Annie understands that something has changed in her, the human and the inhuman have merged. George, however, still maintains that his lycanthropy is something entirely separate and will never overlap into his human existence. If this episode is about one other theme it is that George's humanity and his monstrosity are finally intertwined by the conclusion of the episode and in many ways, some of which he is, as yet, unaware of. Take the scenes with Nina as an indication of this and you can see why the themes become so powerful. The three friends argue about how to deal with Herrick and Mitchell decides to face him one last time, much to Annie's distress as she believes they should all take the fight to him. Jason Watkins once again is quite sublime as Herrick. You just know he won't stick to the deal that he strikes up wih Mitchell. When George learns that the face off will take place on the night that he will transform you can see that he has to come to a decision - to stay and fight or flee with Nina. In a brilliant twist, writer Toby Whithouse diverts your attention with George seemingly fleeing after informing Herrick (the 'affair with Hitler' gag is priceless) about where he and Mitchell will have their final battle. But before that, there is the scene with Mark and George where each discuss faith and maturity which clearly indicates the fate George has chosen for himself. There's a very distressing scene as George 'leaves' and bids farewell to Mitchell and Nina, with Russell Tovey providing a tour de force performance that should not have left a dry eye in the house. "It wasn't human though, was it?" George cries about their flatshare. Oh, but it was.

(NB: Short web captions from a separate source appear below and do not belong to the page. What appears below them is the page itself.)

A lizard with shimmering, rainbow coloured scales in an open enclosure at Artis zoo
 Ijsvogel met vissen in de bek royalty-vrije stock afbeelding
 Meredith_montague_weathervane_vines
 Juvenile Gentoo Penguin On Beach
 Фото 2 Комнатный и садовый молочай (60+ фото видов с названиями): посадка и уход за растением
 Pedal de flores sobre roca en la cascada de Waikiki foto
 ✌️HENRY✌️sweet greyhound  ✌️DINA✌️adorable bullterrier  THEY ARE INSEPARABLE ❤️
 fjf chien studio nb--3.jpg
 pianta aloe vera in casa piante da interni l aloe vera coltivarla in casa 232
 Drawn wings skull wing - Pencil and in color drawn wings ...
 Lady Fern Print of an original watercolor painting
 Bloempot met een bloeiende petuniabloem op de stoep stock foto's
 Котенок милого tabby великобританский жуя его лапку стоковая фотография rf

...full of eye popping stunts and punch the air triumphalismAnd so to the final showdown. Whithouse moves the pieces of the narrative onto collision course through George's self-sacrifice. As Herrick notes - it's about symbolism - sins versus the sinner where the ancient ways of evil must fight a humanistic variation of the very same forces. But Herrick has missed one element - Annie. Annie has become an all powerful uber-ghost and goes on the rampage at the undertakers after a recently deceased victim of the vampires blood bank appeals to her for help. She's hurling vampires aside with great abandon in a fantastic scene full of eye popping stunts and punch the air triumphalism. Go, Annie, go! The last 20 minutes of this story are edge of the seat stuff as Annie discovers where Herrick is going and dashes to the hospital with Mitchell to try and stop George. It's nailbiting stuff that's then given an extra poignancy by having Nina finally witness George's transformation and slaughter of Herrick, which George sees as the human empowerment to his actions that Herrick clearly rejects. There's a huge nod to An American Werewolf In London here, what with Herrick quoting 'Bad Moon Rising' and Nina coming eye to eye, in a superbly shot sequence, with George as a werewolf. When George calms down we simply think it's that hokey old horror film cliche where only a loved one can save a lycanthrope's soul. It's a bit more complicated than that it seems.
The episode ends with the threat seemingly over, George's affliction now revealed to Nina. However, writer Whithouse has a few more things up his sleeve. As George suggests some kind of connection between him as a werewolf and Nina it is revealed that in the struggle to get Nina out of the way in the hospital basement that George has scratched her. Their relationship suddenly got more complex just as George has reconciled the two disparate parts of his life. Far away, in a secure unit, an unhinged Owen is babbling to what seems to be a visiting psychiatrist only for us to discover that he's been talking to an associate of Professor Jadat, a man clearly on the hunt for our three friends? A brilliant lead into Series 2 and a fitting finale to what has been a truly excellent series. Sunday nights will not be the same for some time.